Deux plateformes en ligne, Chatiw et Motherless, sont actuellement sous le coup d'investigations judiciaires pour de possibles infractions à caractère sexuel. Le parquet de Paris a indiqué dimanche que les signalements les concernant sont « à l’étude au sein de la section spécialisée en cybercriminalité ». Cette phase d'analyse précède généralement la décision d'ouvrir ou non une enquête.
Motherless accusée de « commerce du viol »
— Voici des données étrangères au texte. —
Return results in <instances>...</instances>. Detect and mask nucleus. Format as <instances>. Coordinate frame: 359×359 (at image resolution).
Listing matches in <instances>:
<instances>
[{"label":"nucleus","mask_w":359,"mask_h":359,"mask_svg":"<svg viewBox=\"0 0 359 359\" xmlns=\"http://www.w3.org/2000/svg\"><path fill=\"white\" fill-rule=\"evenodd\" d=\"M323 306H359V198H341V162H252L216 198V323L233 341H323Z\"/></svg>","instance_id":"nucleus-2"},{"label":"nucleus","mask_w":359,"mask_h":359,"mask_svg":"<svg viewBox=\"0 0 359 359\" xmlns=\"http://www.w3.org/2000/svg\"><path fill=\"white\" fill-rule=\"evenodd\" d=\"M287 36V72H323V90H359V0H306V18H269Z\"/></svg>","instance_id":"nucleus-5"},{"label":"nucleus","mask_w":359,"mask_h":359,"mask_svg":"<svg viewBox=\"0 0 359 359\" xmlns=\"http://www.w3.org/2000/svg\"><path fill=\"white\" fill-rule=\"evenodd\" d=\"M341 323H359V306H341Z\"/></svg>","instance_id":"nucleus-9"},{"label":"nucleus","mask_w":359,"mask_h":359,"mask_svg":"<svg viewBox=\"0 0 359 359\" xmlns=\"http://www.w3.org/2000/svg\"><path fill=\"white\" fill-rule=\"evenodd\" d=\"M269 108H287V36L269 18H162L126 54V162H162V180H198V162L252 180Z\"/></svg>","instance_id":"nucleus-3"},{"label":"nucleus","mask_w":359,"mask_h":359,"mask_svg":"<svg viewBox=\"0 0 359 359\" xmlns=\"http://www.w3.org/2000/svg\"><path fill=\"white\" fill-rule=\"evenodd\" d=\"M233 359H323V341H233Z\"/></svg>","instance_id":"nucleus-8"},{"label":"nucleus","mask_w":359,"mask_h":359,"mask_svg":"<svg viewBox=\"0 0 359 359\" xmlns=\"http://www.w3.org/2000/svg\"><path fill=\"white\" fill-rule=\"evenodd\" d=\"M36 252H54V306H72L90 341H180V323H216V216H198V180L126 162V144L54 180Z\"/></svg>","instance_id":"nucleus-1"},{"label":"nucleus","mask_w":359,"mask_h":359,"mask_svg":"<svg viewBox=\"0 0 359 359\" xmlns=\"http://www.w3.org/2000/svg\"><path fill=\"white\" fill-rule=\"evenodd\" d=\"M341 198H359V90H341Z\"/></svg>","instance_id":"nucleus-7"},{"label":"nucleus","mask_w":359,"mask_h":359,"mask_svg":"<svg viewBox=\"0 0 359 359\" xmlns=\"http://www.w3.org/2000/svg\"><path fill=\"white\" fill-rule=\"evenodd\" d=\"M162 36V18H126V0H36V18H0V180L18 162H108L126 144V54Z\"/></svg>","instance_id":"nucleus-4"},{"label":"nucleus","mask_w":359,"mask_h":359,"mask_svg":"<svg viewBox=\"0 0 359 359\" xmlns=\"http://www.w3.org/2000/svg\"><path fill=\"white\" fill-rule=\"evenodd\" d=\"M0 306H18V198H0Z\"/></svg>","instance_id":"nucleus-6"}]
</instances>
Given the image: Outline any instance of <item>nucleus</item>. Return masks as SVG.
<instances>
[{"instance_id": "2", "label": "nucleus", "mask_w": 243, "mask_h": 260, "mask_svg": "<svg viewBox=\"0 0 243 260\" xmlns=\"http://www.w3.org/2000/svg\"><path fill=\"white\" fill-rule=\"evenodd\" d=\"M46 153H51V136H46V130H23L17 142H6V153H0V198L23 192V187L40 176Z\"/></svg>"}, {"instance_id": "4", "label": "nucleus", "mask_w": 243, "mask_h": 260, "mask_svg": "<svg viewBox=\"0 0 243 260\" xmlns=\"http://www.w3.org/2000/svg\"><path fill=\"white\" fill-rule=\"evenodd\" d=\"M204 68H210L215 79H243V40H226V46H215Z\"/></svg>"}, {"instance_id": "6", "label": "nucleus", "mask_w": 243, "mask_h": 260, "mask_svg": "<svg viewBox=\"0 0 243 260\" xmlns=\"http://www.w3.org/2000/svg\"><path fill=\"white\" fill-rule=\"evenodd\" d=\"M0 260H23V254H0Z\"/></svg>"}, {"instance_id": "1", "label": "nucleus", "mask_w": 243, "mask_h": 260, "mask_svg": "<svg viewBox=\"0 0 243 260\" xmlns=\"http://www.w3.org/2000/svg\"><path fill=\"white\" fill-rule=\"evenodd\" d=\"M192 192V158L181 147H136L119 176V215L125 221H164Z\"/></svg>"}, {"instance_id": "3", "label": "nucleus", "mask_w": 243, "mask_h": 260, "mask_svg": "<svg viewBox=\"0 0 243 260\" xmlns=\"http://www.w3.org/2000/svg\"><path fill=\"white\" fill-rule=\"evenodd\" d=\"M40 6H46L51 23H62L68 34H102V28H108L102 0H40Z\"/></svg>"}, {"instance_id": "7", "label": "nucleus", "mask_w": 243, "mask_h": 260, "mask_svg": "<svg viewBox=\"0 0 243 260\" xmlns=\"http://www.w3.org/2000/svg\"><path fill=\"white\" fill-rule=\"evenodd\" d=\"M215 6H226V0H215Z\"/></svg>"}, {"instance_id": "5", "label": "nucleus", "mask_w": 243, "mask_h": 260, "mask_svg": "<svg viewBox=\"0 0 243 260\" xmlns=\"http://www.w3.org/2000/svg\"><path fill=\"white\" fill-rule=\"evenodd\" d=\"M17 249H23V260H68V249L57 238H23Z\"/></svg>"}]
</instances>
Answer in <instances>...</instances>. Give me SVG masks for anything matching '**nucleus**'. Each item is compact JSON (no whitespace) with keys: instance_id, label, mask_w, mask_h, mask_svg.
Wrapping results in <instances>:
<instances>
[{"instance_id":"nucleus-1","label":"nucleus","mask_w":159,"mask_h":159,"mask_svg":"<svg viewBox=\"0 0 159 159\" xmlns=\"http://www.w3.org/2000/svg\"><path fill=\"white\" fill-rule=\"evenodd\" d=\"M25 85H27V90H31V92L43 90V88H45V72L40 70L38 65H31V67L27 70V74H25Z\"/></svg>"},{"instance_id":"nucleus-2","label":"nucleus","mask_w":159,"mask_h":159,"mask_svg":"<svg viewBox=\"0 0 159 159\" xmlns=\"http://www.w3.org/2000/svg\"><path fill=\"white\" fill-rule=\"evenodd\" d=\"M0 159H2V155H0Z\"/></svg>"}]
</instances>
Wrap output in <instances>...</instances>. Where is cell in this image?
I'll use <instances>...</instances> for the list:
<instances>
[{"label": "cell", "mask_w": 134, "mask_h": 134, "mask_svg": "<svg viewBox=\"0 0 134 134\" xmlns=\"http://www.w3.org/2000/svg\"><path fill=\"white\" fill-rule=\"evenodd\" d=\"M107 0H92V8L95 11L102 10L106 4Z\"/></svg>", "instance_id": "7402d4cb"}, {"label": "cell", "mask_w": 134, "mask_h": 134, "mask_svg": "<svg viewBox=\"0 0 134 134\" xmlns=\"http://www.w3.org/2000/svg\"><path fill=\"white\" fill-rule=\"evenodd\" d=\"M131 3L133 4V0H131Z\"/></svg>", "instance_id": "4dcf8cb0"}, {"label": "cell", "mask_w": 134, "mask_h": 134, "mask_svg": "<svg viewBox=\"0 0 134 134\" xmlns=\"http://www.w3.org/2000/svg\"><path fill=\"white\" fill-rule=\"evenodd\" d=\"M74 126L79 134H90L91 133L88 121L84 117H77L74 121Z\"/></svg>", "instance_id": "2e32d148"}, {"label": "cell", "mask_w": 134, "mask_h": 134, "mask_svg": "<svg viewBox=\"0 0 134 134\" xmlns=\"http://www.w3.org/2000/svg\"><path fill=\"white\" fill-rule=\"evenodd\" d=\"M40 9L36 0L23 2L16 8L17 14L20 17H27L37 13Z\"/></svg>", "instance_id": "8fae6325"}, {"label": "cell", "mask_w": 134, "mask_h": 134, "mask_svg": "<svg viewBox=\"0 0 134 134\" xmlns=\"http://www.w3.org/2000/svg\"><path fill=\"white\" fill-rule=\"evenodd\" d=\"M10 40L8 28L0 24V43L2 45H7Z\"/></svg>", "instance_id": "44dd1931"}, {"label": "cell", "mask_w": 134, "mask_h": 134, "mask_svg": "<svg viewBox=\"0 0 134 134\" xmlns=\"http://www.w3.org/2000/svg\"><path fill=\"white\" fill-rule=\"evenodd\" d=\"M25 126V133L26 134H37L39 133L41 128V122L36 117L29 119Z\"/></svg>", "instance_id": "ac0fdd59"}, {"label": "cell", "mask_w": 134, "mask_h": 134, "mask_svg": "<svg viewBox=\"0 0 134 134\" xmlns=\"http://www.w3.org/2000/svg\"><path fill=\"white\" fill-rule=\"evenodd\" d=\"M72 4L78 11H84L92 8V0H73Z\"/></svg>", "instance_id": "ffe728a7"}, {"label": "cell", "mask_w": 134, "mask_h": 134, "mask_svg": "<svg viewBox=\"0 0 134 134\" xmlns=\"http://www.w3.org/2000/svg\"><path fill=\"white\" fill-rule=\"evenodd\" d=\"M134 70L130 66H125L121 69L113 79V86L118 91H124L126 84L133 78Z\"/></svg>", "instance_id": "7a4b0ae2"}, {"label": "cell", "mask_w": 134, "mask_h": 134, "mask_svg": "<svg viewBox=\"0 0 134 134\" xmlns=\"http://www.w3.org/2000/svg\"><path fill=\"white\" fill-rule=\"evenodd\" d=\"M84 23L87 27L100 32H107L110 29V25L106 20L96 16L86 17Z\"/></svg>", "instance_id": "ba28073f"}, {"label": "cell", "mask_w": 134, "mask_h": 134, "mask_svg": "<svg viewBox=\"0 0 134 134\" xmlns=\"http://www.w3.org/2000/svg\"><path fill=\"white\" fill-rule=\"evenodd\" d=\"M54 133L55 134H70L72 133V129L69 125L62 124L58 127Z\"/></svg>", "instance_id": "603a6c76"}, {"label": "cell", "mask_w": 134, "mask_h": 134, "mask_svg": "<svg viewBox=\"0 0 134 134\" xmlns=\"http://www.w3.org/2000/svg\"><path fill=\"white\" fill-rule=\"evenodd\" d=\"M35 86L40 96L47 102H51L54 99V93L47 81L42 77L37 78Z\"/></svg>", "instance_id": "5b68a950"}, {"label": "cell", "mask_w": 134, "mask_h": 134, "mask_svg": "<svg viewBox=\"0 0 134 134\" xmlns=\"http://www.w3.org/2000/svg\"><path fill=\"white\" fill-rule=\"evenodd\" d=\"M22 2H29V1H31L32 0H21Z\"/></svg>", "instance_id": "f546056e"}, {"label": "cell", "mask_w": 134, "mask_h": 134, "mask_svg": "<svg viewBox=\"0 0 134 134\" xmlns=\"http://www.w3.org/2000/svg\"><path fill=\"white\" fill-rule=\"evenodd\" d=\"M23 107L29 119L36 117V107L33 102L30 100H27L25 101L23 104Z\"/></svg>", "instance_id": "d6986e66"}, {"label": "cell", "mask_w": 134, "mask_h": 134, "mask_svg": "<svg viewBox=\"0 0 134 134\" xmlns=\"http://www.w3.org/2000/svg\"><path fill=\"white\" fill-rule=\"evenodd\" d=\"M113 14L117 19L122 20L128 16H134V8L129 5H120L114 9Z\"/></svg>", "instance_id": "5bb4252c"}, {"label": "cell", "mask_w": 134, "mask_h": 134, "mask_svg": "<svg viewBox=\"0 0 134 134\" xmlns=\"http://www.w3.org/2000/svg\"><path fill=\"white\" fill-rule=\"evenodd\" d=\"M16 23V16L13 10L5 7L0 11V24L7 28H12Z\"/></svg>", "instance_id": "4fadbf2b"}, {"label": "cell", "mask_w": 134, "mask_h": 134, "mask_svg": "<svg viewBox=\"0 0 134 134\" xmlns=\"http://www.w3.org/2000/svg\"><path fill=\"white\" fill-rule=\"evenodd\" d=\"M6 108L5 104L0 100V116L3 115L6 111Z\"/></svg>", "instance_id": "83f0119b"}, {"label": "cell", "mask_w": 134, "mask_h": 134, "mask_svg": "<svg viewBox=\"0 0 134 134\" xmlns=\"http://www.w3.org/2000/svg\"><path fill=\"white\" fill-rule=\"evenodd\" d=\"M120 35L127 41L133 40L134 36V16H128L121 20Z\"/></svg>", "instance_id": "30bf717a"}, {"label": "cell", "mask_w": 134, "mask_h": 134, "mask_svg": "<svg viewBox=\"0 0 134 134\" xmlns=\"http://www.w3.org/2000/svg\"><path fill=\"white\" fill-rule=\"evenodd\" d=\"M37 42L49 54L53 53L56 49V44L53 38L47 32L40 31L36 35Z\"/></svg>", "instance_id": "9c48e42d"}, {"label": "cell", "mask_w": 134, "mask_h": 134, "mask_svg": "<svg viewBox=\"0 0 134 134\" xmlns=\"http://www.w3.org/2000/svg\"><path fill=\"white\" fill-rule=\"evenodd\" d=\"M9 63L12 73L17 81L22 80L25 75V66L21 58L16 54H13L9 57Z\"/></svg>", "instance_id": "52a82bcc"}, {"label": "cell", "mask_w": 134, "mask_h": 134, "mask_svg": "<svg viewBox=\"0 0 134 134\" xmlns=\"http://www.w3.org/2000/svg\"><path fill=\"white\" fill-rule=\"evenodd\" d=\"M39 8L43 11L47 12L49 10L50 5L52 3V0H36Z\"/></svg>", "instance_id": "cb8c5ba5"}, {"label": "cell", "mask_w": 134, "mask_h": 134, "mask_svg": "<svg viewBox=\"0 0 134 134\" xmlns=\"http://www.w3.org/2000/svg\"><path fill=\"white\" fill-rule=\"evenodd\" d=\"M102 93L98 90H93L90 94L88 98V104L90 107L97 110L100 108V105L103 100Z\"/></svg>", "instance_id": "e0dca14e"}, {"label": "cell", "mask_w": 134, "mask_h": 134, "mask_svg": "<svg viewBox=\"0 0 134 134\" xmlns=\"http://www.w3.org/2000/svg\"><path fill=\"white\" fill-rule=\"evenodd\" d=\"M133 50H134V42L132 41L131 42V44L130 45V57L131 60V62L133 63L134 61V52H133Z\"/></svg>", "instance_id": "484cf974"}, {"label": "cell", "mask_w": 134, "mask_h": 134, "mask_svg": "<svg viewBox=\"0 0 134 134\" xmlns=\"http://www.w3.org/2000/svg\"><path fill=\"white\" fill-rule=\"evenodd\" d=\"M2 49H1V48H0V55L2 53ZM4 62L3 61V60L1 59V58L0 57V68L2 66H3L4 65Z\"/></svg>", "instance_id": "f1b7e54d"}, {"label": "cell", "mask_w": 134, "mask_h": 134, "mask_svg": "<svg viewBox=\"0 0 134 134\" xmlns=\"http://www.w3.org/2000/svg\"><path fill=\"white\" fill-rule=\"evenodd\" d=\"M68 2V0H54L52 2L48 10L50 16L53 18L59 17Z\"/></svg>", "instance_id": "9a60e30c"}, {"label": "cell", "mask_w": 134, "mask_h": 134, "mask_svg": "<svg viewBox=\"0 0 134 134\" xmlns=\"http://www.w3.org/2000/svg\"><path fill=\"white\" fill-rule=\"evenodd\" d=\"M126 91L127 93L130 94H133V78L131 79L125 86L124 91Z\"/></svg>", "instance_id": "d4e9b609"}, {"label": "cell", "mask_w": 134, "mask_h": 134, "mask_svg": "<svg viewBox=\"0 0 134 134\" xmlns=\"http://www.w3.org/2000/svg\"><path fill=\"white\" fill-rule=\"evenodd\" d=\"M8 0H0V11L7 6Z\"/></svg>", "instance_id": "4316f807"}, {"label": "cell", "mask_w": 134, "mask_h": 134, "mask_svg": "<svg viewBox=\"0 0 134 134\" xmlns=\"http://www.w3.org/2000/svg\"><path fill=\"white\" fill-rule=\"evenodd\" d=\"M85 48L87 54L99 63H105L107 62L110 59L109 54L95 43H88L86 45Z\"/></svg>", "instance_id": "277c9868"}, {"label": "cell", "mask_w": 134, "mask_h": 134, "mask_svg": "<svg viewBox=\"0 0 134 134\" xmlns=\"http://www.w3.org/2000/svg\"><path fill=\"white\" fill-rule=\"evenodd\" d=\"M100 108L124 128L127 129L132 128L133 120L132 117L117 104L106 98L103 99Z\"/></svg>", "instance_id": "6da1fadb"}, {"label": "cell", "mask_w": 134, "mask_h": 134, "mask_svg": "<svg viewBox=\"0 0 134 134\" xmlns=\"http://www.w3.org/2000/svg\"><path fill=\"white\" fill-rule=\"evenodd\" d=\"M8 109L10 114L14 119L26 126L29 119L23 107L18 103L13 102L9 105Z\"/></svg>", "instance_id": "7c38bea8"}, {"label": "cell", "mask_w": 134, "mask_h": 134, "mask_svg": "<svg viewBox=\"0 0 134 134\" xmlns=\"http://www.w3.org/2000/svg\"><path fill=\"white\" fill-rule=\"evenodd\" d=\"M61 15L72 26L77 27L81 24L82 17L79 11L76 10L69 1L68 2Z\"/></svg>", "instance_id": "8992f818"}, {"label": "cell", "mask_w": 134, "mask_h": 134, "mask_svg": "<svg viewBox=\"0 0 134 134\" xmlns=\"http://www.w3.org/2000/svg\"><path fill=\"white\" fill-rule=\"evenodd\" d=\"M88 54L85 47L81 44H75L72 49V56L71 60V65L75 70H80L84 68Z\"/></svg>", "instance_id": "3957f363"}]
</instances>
La ministre déléguée chargée de l’Égalité Femmes/Hommes, Aurore Bergé, avait évoqué mercredi à l’Assemblée nationale des signalements auprès du procureur concernant le site Motherless, qui héberge des vidéos d’actes sexuels sur des femmes inconscientes. Selon elle, ce site fait « commerce du viol de femmes ». Samedi, elle a posté sur X : « Motherless est hors ligne ». Elle a ajouté : « Des dizaines de milliers de vidéos de viols, de femmes droguées, de mineures : 62 millions de visiteurs. Ce n’était pas du contenu adulte. C’était du contenu criminel. La fermeture est une victoire. Mais elle ne doit pas être provisoire. »
En mars, CNN avait révélé l'existence de plusieurs plateformes en ligne où des hommes échangent des conseils pour droguer et violer leur conjointe, dénonçant une « académie mondiale du viol ». Motherless était particulièrement visé, avec plus de 20 000 vidéos dans la catégorie « sleep », dédiée aux femmes endormies ou droguées à leur insu.
Chatiw également dans le viseur
La haute-commissaire à l’Enfance, Sarah El Haïry, a indiqué samedi avoir saisi la justice au sujet de la plateforme Chatiw. Ce « tchat en ligne » a fait l'objet d'« alertes sur des messages à caractère sexuel, que des utilisateurs pouvaient recevoir dès leur connexion au service », a-t-elle déclaré au journal Le Monde. Elle a précisé : « Quand on reçoit une alerte sur un site, on vérifie s’il y a des mécanismes de protection suffisants pour éviter qu’un mineur soit confronté à des prédateurs ou à des sollicitations sexuelles. »
Sarah El Haïry avait précédemment annoncé avoir saisi la justice concernant les sites Chaat.fr et legarçon.net, « des sites qui aujourd’hui mettent en contact des pédocriminels », où « il n’y a pas de vérification d’âge ». Fin avril, le parquet de Paris disait « procéder à une première analyse » pour legarçon.net.
Résurgence de Coco
Mi-avril, Sarah El Haïry avait alerté sur la résurgence du site Internet Coco, fermé par la justice en 2024 après avoir été accusé d'avoir permis de nombreux crimes sexuels, dont ceux contre Gisèle Pelicot. Le parquet de Paris a indiqué à l'AFP fin avril avoir « ouvert une enquête sur la réouverture » de Coco.